Oui, humain. Tout dans ce roman parle de la nature humaine. Je n’ose pas écrire d’humanité et pourtant, il faudrait.

Arracher les ailes des mouches…

Le sadisme de l’enfance, l’ambiguïté de la sexualité naissante dans un milieu fait de misère et de violences quotidiennes « acceptables », passe justement les frontières des milieux. On savait les adultes capables de tout. La rumeur populaire insinue encore que tout se gâche à la puberté, que l’enfant pur devient inhumain, sans se rendre compte qu’elle reprend un discours castrateur, faux et mal digéré, façon resucée judéo-chrétienne. Le sadisme fait partie de l’enfance, comme le sentiment d’immortalité, la capacité à changer ou la lâcheté. Il fait également partie de la nature humaine, sans doute.

Le narrateur participera aux sévices infligés à Meg. Par ailleurs, il sera déjà, enfant, un être lâche à l’image de ses parents et des adultes de son entourage. La différence fondamentale entre cet enfant et un adulte est qu’il ne réalise pas vraiment, du moins au début, ce qui est le propre de l’enfance. Il lui faudra avoir quarante ans pour revenir sur ce terrible été. Pour réaliser également à quel point il est le fruit d’un milieu où l’enfant est inférieur à l’adulte.

Les petits jeux pervers de l’enfance deviennent des crimes insoutenables lorsqu’ils sont utilisés, orchestrés par un adulte, par quelqu’un de déséquilibré et de profondément puissant, par sa nature même d’adulte. Lorsque l’aval est donné, les sévices cautionnés et déguisés en « éducation », tout est permis…
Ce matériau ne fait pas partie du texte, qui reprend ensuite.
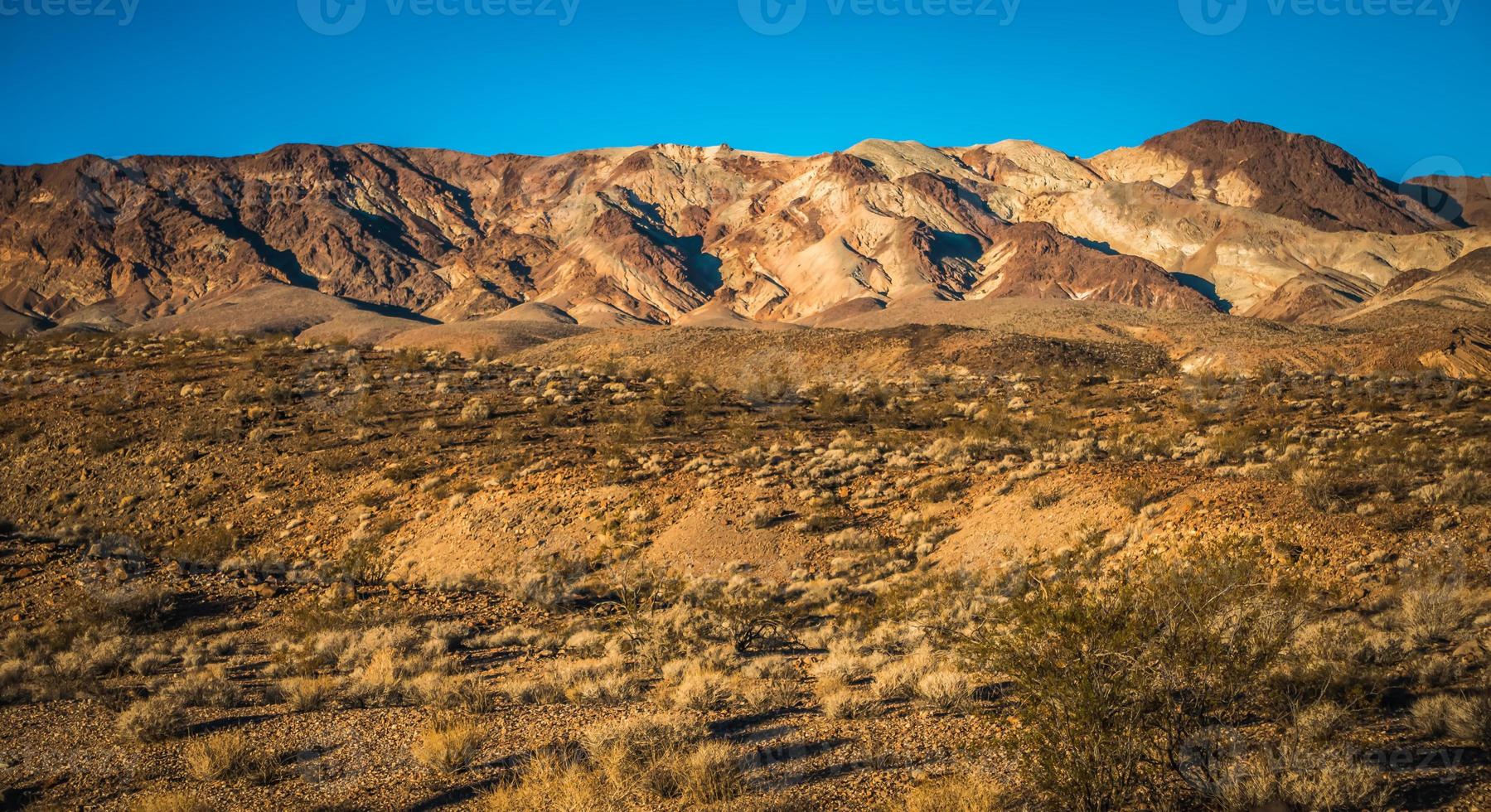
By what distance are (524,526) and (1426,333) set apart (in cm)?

S’il cache très peu de détails quasi insoutenables, Ketchum ne tombe jamais dans le voyeurisme. Le fait de prendre un témoin pour narrateur permet de rester dans la description – sauf pour les passages où la conscience de David rend insupportable le rapport des faits-. Par ailleurs, il y a du plaisir dans le voyeurisme, en général. Un adulte en accord avec son propre sadisme ne peut prendre de plaisir à cette lecture. J’aurais tendance à dire : aucun être humain ne peut prendre de plaisir à cette lecture.

Mais jusque là, je m’étais très peu posé la question du plaisir dans le sadisme, pensant être au fait de ses mécanismes.

Or, je l’affirme, on peut prendre du plaisir dans l’horreur (sinon, à quoi servirait les thrillers, d’un point de vue purement fictif, n’est ce pas ?), à moindre ou haut niveau. On peut également martyriser, manipuler, déshumaniser une victime.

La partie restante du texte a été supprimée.